Kuruluşundan bu yana tarihsel kırılmalar yaşayan CHP yine 'değişim tartışmaları' yaşıyor. Siyaset Bilimci Mete Kaan Kaynar, "CHP aslında Türkiye ortalamasıdır. Türkiye sola kaydığında o da kayar" diyor ve şu anda bir 'değişim rüzgarı' esmediğini söylüyor

'CHP aslında Türkiye'nin ortalamasıdır'

Oğulcan ÖZGENÇ

ANKARA - Genel seçim ve cumhurbaşkanı seçiminin tamamlanmasının ardından siyasi partiler kurultay sürecine girdi. Seçimlerde istenilen sonucu elde edemeyen ve kurultay sürecine giden partilerden biri de CHP.

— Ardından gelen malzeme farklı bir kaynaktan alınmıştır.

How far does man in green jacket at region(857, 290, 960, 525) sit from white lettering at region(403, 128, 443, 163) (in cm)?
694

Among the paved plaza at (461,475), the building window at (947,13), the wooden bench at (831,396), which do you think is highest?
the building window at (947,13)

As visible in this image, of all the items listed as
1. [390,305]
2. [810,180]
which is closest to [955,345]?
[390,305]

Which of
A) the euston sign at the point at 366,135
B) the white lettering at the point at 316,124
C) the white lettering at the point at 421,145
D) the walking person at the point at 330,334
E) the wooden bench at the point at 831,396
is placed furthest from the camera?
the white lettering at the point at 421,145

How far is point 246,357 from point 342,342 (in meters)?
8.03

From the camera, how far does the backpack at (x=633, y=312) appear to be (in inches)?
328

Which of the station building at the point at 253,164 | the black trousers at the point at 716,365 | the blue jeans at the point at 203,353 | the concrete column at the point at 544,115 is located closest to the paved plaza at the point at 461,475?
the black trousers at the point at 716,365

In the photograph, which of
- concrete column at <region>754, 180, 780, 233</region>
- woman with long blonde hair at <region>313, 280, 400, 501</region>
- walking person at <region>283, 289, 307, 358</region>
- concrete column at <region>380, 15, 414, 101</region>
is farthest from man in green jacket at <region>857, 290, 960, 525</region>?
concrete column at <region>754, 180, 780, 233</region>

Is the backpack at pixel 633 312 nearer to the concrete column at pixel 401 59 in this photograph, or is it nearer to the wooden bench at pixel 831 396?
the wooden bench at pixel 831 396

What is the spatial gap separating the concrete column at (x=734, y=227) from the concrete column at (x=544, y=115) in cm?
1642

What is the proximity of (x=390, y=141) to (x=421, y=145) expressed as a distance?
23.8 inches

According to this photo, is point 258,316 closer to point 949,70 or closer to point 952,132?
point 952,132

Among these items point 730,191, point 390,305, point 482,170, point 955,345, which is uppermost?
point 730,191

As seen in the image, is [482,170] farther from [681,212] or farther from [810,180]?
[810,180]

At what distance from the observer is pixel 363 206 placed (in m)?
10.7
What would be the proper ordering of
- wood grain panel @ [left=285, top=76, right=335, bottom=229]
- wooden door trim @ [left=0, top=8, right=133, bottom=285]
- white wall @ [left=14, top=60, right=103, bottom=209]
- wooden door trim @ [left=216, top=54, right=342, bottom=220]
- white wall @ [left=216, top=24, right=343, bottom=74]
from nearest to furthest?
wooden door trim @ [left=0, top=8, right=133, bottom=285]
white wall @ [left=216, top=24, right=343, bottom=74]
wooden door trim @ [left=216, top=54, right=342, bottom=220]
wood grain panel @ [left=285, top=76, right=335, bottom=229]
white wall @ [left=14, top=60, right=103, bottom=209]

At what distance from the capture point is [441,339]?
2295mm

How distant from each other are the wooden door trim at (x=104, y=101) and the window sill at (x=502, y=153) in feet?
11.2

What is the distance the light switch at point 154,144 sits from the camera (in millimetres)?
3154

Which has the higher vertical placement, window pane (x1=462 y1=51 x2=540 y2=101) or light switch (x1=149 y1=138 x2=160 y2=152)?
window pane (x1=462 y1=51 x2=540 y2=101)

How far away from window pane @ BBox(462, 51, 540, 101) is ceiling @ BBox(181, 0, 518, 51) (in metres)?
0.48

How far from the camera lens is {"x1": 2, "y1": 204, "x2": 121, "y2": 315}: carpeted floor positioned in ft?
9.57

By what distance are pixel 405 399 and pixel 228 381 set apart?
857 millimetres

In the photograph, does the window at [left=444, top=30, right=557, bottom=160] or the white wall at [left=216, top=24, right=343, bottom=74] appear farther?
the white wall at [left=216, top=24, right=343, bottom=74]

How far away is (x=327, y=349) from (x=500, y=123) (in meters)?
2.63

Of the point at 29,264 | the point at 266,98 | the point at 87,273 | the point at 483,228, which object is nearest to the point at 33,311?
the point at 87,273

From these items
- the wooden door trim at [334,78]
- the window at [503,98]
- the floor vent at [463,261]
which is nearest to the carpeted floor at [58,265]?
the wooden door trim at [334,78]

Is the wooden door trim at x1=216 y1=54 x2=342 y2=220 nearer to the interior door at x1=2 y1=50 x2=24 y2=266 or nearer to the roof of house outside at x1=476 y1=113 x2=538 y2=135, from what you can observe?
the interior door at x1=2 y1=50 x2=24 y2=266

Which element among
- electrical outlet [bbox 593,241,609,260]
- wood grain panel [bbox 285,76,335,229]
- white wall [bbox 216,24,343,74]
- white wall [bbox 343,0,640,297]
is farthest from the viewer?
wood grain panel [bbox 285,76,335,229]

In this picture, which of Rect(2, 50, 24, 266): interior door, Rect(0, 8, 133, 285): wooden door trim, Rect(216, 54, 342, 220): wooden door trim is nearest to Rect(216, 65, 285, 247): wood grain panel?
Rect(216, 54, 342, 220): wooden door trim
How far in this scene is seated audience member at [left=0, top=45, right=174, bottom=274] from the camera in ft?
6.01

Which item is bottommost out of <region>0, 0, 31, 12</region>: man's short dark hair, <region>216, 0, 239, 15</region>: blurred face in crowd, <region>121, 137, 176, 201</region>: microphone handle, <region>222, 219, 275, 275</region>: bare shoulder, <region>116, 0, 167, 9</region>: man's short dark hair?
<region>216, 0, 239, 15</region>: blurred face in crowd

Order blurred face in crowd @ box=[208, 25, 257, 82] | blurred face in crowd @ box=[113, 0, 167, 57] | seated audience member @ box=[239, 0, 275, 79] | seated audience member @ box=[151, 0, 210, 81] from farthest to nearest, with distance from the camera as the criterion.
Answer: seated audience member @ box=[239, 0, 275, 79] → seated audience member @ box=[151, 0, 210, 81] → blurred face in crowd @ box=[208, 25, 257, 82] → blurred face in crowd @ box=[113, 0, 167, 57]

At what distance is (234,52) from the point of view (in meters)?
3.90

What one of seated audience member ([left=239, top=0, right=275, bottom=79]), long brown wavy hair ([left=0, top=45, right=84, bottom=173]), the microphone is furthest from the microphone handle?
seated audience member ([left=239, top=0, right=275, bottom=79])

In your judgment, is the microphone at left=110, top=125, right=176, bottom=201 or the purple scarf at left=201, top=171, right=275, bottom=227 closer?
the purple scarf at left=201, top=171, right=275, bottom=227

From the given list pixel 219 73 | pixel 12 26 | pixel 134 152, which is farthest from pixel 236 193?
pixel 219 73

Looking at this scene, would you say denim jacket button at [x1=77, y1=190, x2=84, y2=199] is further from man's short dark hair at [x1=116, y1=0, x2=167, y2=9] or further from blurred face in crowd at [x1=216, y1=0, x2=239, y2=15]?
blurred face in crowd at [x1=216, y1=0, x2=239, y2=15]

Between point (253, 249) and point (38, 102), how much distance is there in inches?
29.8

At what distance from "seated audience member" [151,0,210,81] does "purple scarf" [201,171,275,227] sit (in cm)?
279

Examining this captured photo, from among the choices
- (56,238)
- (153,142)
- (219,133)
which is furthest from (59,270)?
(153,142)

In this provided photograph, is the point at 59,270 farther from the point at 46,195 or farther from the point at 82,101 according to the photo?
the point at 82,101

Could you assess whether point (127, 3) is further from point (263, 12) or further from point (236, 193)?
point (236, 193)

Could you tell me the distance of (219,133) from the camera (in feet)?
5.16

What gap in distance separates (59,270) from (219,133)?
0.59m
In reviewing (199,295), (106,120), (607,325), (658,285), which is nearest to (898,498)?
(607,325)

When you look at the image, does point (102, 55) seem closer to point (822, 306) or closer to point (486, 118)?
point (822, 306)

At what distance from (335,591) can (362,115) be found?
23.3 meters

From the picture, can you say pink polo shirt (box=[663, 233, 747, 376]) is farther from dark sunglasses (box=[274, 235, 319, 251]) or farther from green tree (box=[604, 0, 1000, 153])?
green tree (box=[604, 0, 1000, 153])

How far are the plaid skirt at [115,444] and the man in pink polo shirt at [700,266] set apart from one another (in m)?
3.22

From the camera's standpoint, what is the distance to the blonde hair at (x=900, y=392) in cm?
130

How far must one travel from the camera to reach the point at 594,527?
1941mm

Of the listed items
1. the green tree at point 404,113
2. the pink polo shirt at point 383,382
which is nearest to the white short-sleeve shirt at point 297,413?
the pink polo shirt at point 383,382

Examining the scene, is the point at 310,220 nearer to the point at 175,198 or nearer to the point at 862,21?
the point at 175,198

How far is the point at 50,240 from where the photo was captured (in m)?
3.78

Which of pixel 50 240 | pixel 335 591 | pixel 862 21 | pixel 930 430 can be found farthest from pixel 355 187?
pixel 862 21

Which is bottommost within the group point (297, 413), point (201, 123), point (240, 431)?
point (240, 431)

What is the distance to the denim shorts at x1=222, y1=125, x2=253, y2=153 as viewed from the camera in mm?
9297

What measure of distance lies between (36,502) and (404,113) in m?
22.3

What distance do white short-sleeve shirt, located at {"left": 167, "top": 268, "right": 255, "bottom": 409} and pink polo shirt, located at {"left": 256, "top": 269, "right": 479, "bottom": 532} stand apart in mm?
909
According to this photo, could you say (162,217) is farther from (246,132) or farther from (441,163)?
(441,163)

Gözler CHP içindeki tartışmalara çevrilmişken partinin geçirdiği tarihsel dönüşümü ve bugününü Siyaset Bilimci Prof. Dr. Mete Kaan Kaynar ile konuştuk.

İMAMOĞLU-KILIÇDAROĞLU İLE İNÖNÜ-ECEVİT BENZETMESİ

CHP’nin mevcut durumunu analiz ederken “değişim” ve “değişiklik” arasında ayrım yapılması gerektiğini belirten Kaynar, “Şu andaki İmamoğlu ile şu andaki Kılıçdaroğlu arasındaki ilişkinin İsmet İnönü-Bülent Ecevit arasındaki ilişki gibi okunması yanlıştır. Ecevit CHP için de Türkiye için de eksiği fazlasıyla bir değişim/dönüşüm getirdi. Ama şu andaki İmamoğlu’nun, ‘Erdoğan’ı yenebilecek lider’, ‘Erdoğan’a benzer lider’ olmaktan fazla bir rüzgarı yoktur. Ancak yine belirtmek gerekir ki 2023 seçimleri CHP için bir kırılma anıdır ve bu kırılma anında İmamoğlu veya bir başkası ‘değişimi gerçekleştirecek bir lider’ olarak ortaya çıkabilir” ifadelerini kullandı.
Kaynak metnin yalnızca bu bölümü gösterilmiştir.